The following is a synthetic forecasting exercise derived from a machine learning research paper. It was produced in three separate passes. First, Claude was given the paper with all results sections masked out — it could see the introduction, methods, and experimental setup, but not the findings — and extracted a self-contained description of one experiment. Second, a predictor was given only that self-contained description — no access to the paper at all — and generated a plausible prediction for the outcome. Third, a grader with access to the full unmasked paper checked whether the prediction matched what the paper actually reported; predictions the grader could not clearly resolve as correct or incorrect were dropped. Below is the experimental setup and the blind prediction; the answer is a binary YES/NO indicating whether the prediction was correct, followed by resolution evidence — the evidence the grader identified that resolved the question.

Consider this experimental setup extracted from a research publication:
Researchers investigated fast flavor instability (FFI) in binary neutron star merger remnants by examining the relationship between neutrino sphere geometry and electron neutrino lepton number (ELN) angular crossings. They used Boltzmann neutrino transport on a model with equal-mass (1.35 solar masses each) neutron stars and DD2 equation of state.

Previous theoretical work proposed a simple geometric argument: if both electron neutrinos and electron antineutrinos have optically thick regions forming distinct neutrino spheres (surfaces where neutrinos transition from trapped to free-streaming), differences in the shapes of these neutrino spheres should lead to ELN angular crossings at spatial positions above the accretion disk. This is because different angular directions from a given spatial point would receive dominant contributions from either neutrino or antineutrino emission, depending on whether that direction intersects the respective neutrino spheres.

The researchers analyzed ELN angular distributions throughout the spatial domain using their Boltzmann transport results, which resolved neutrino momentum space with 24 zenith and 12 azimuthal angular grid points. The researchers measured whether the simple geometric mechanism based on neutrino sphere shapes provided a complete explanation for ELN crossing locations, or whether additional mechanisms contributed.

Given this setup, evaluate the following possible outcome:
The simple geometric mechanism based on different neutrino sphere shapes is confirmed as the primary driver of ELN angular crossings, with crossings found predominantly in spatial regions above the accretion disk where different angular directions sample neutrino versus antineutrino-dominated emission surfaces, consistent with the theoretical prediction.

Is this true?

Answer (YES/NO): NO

---

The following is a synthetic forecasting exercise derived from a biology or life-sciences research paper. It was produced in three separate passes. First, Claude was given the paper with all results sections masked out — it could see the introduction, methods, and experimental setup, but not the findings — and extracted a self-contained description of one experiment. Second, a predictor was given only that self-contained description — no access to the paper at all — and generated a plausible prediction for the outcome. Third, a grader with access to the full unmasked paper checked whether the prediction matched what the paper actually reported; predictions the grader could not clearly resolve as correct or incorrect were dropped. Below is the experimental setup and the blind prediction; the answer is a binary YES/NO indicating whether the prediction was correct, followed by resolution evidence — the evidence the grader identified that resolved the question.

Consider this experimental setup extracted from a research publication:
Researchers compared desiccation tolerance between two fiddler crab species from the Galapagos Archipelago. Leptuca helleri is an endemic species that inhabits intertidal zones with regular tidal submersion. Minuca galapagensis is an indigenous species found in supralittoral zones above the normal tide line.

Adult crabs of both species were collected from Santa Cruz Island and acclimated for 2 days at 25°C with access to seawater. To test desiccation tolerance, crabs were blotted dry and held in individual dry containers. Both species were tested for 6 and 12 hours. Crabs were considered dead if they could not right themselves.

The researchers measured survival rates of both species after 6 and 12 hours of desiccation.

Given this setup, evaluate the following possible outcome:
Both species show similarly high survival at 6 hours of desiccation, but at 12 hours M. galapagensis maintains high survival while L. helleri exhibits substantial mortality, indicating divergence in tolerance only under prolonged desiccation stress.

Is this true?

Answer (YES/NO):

> **What the exercise asks**: For each line of the data that has the word "measured", report that line.

> **Exercise response**:
The researchers analyzed ELN angular distributions throughout the spatial domain using their Boltzmann transport results, which resolved neutrino momentum space with 24 zenith and 12 azimuthal angular grid points. The researchers measured whether the simple geometric mechanism based on neutrino sphere shapes provided a complete explanation for ELN crossing locations, or whether additional mechanisms contributed.
The researchers measured survival rates of both species after 6 and 12 hours of desiccation.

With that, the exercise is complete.